Remember when I said your data is never in the form you want it? Even though I had created a tagging engine and had structured data, it still wasn’t what I needed to do exactly what I wanted to do. It was raw tagging information. I had a table in a MySQL database, with one row each for happiness level for each chapter and couple, one row each in another table for when each character entered/exited a chapter, and so on. My first D3 script simply went through these various tables of data and collected them into a large array organized by chapter that I could then iterate through to generate my chapter-driven design. Because by this point, I knew I wanted to have one strip for every chapter and I would display different information depending on whether the key characters appeared, how happy they were, etc.

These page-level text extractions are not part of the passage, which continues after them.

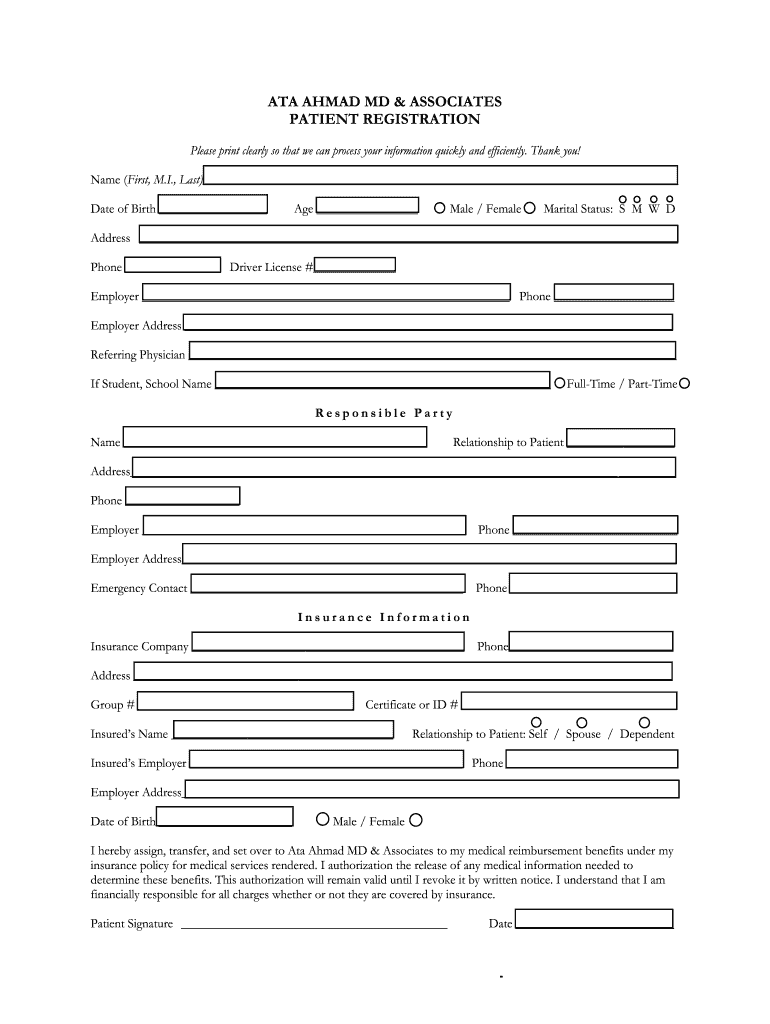 ATA AHMAD MD & ASSOCIATES
PATIENT REGISTRATION

Please print clearly so that we can process your information quickly and efficiently. Thank you!

Name (First, M.I., Last)

Date of Birth Age Male / Female Marital Status: S M W D

Address

Phone Driver License #

Employer Phone

Employer Address

Referring Physician

If Student, School Name Full-Time / Part-Time

Responsible Party

Name Relationship to Patient

Address

Phone

Employer Phone

Employer Address

Emergency Contact Phone

Insurance Information

Insurance Company Phone

Address

Group # Certificate or ID #

Insured's Name Relationship to Patient: Self / Spouse / Dependent

Insured's Employer Phone

Employer Address

Date of Birth Male / Female

I hereby assign, transfer, and set over to Ata Ahmad MD & Associates to my medical reimbursement benefits under my insurance policy for medical services rendered. I authorization the release of any medical information needed to determine these benefits. This authorization will remain valid until I revoke it by written notice. I understand that I am financially responsible for all charges whether or not they are covered by insurance.

Patient Signature Date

I also wanted to do some summary visualizations as part of the infographic, so while my D3 script was calculating the large array, it also captured some of the aggregate data I needed for those other bits.
Then I used D3 to generate the large visualization that dominates the graphic. I built this in pieces – first the rectangles displaying the chapters and key characters and their relative happiness. This was the part that took the longest because I was trying many different visual approaches, starting with my sketch ideas, then abandoning those, and moving on to newer ideas. The main challenge was showing the two couples in a way that it was easy to see the relative happiness of the individual characters, as well as the couples as a whole, and having them related to each other yet separate. And I had to find a way to include showing when the key characters were thinking/speaking about their counterparts without overwhelming or confusing the eye.
Once I had the main graphic pretty much working, I downloaded the SVG file and brought it into Illustrator and manually adjusted it for hours and hours, while adding all of the typography and smaller visualizations by hand. The only other thing I generated automatically in D3 were the average happiness visualizations – I wanted to be sure that those little squares were in exactly the right spot based on the relative happiness scores.
This kind of project takes a very long time. I worked in multiple technologies, created many different kinds of scripts, automated some processes, worked meticulously and manually on others, and carefully curated and wrote just the content and tight story line that focused in on what I wanted to talk about. I did not track my time on this project but I would estimate it took at least 100 hours, possibly more like 150+.
I hope this play by play explanation of what I did is helpful and interesting. And, more importantly, I hope you like the infographic!